Synopses & Reviews
Leo Marx is one of the major critics of American culture, technology, and literature, and his widely influential The Machine in the Garden (Oxford, 1964) is a classic of American literary criticism. In The Pilot and the Passenger, he brings together essays written over four decades that explore the interplay among literature, technology, and political ideology in the United States. Grouping the essays into three sections, Marx first examines major American writers, providing brilliant analyses of Melville, Thoreau, Twain, and Frost, which reveal the ways in which these writers defined the conflicts of our culture. The second section considers the larger controversies generated by science, technology, and urban industrialism. Marx concludes with a thought-provoking section on modern criticism, including a moving reminiscence of F.O. Matthiessen and a study of Susan Sontag's account of the Vietnam War, in which Marx analyzes the incompatible mix of pastoral and revolutionary fantasies that characterized the New Left of the 1960s. A provocative and insightful contribution to American studies, this book elucidates some of the chief paradoxes and conflicts that define the special quality of America's literature, politics, and people.
Synopsis
For over forty years, Leo Marx has studied American culture as a dialectical process, a fruitful contest between conflicting ways of seeing the world and expressing its meaning.
The Pilot and the Passenger, a collection of essays spanning Marx's career, explores the meaning of this contest as it makes itself felt in America's literature, technology, and cultural politics.
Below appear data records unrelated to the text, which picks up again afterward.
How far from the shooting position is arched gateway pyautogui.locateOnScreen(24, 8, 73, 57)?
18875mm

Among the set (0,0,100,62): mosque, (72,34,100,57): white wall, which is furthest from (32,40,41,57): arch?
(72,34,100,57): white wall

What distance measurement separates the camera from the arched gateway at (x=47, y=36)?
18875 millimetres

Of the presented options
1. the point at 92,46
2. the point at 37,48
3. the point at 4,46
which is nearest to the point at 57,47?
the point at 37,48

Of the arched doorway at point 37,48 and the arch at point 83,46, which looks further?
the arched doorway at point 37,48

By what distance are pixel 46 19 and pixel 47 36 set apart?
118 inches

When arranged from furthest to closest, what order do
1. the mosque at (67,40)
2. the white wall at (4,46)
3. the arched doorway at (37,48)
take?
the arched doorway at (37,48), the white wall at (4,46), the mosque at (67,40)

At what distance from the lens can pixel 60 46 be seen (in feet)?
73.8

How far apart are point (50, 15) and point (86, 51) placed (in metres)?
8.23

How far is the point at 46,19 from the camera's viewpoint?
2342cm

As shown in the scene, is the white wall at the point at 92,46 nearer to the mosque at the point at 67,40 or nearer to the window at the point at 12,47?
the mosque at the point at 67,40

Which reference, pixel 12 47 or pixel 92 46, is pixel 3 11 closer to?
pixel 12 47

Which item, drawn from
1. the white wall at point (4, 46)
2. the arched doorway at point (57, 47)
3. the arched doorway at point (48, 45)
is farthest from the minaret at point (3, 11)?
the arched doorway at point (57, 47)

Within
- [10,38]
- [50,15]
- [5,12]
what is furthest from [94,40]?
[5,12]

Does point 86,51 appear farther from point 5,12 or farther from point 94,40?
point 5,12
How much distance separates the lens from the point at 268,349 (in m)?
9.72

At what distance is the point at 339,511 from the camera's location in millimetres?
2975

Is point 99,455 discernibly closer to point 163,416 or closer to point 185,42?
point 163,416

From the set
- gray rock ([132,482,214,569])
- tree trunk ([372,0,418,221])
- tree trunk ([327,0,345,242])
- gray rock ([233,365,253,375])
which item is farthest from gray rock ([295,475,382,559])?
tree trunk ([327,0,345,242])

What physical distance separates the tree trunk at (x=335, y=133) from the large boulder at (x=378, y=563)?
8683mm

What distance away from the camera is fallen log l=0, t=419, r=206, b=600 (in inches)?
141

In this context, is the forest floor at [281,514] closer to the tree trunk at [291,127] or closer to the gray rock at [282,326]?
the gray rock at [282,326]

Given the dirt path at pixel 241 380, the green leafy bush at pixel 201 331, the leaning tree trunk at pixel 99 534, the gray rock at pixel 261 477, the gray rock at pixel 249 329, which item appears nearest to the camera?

Marx first examines such major writers as Melville, Thoreau, Mark Twain, and Frost, revealing how each responded to the contraries of American culture. He then considers certain larger controversies generated by science, technology, and urban industrialism. He concludes with a section on modern criticism, including a moving reminiscence of F.O. Matthiessen and a study of Susan Sontag's account of the Vietnam War.
About the Author
About the Author:
Leo Marx is William R. Kenan, Jr. Professor of American Cultural History in the Program in Science, Technology, and Society at the Massachusetts Institute of Technology.